§ **What the exercise asks**:
Write out all of the records below word for word, omitting the pictures.

§ **Task inputs**:

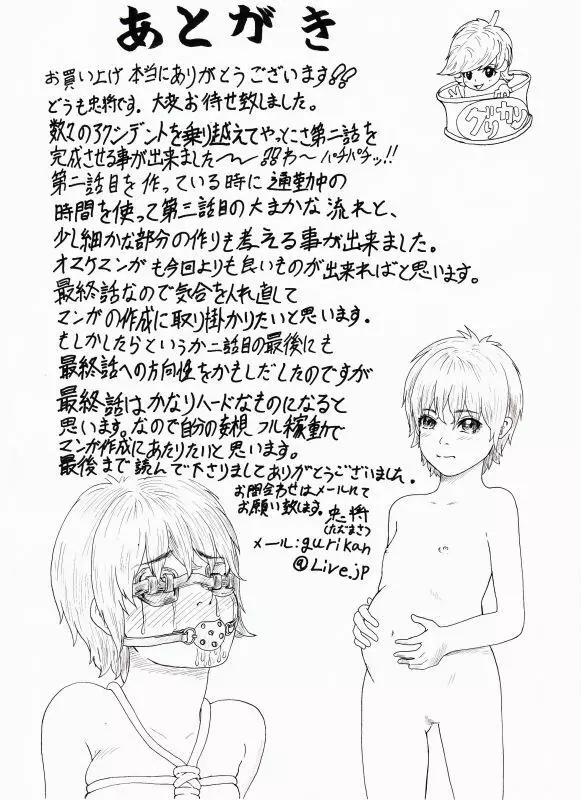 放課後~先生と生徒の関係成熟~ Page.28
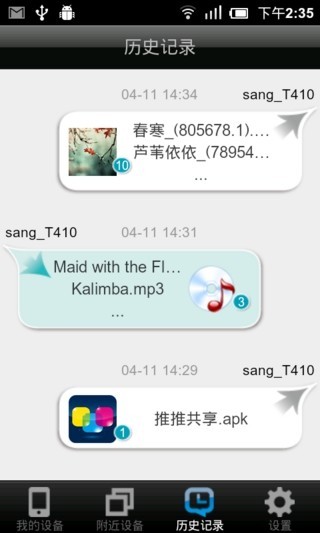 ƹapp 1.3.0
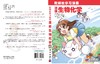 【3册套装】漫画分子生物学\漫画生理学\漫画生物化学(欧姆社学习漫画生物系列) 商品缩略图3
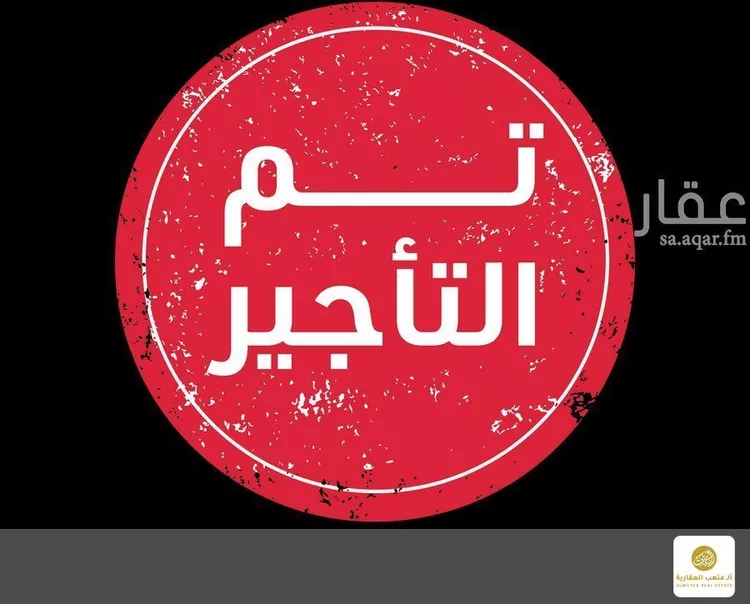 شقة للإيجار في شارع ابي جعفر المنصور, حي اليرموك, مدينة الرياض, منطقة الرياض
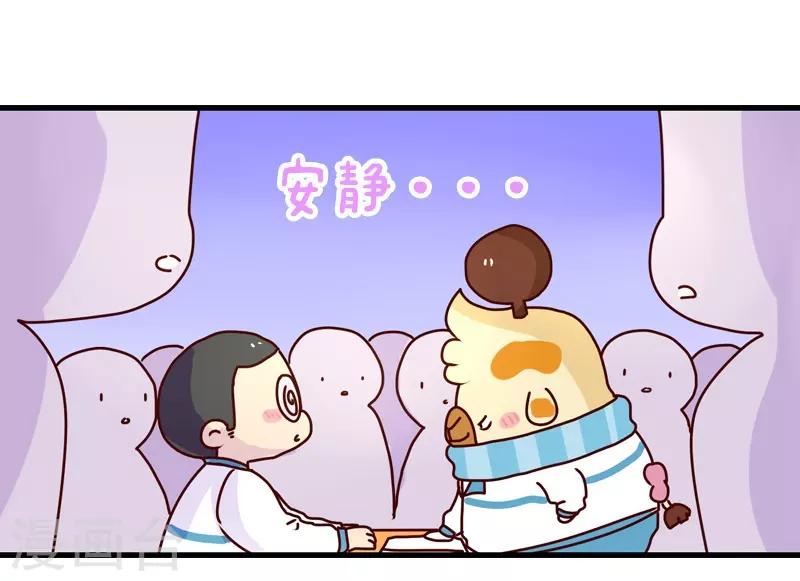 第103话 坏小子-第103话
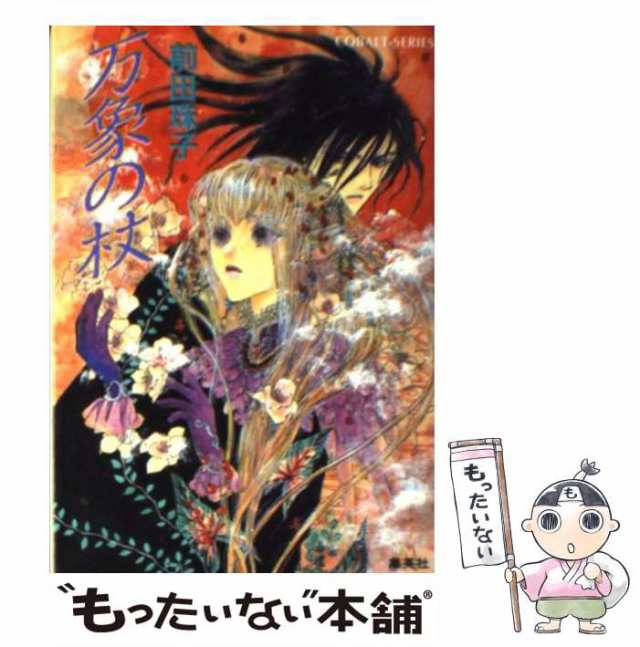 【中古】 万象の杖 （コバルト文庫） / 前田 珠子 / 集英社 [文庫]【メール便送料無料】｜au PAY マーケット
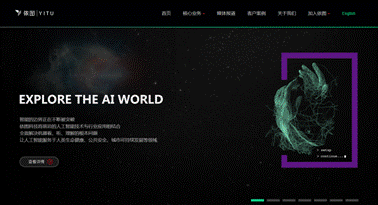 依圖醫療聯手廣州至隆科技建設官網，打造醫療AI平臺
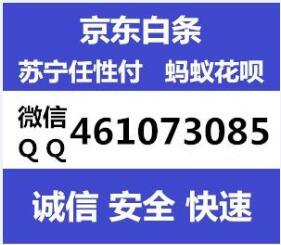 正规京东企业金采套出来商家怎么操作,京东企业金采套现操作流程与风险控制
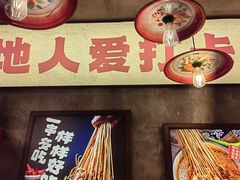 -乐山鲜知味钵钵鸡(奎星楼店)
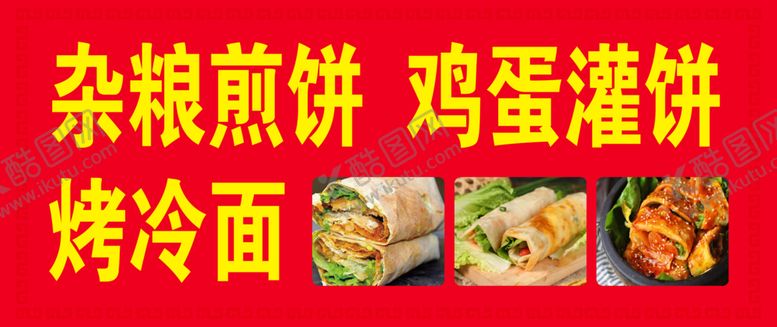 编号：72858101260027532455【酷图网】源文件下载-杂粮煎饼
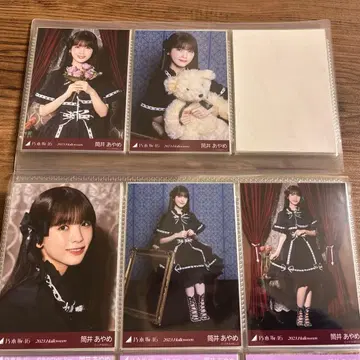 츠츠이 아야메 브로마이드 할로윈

§ **Completed task**:
 放課後~先生と生徒の関係成熟~ Page.28
 ƹapp 1.3.0
 【3册套装】漫画分子生物学\漫画生理学\漫画生物化学(欧姆社学习漫画生物系列) 商品缩略图3
 شقة للإيجار في شارع ابي جعفر المنصور, حي اليرموك, مدينة الرياض, منطقة الرياض
 第103话 坏小子-第103话
 【中古】 万象の杖 （コバルト文庫） / 前田 珠子 / 集英社 [文庫]【メール便送料無料】｜au PAY マーケット
 依圖醫療聯手廣州至隆科技建設官網，打造醫療AI平臺
 正规京东企业金采套出来商家怎么操作,京东企业金采套现操作流程与风险控制
 -乐山鲜知味钵钵鸡(奎星楼店)
 编号：72858101260027532455【酷图网】源文件下载-杂粮煎饼
 츠츠이 아야메 브로마이드 할로윈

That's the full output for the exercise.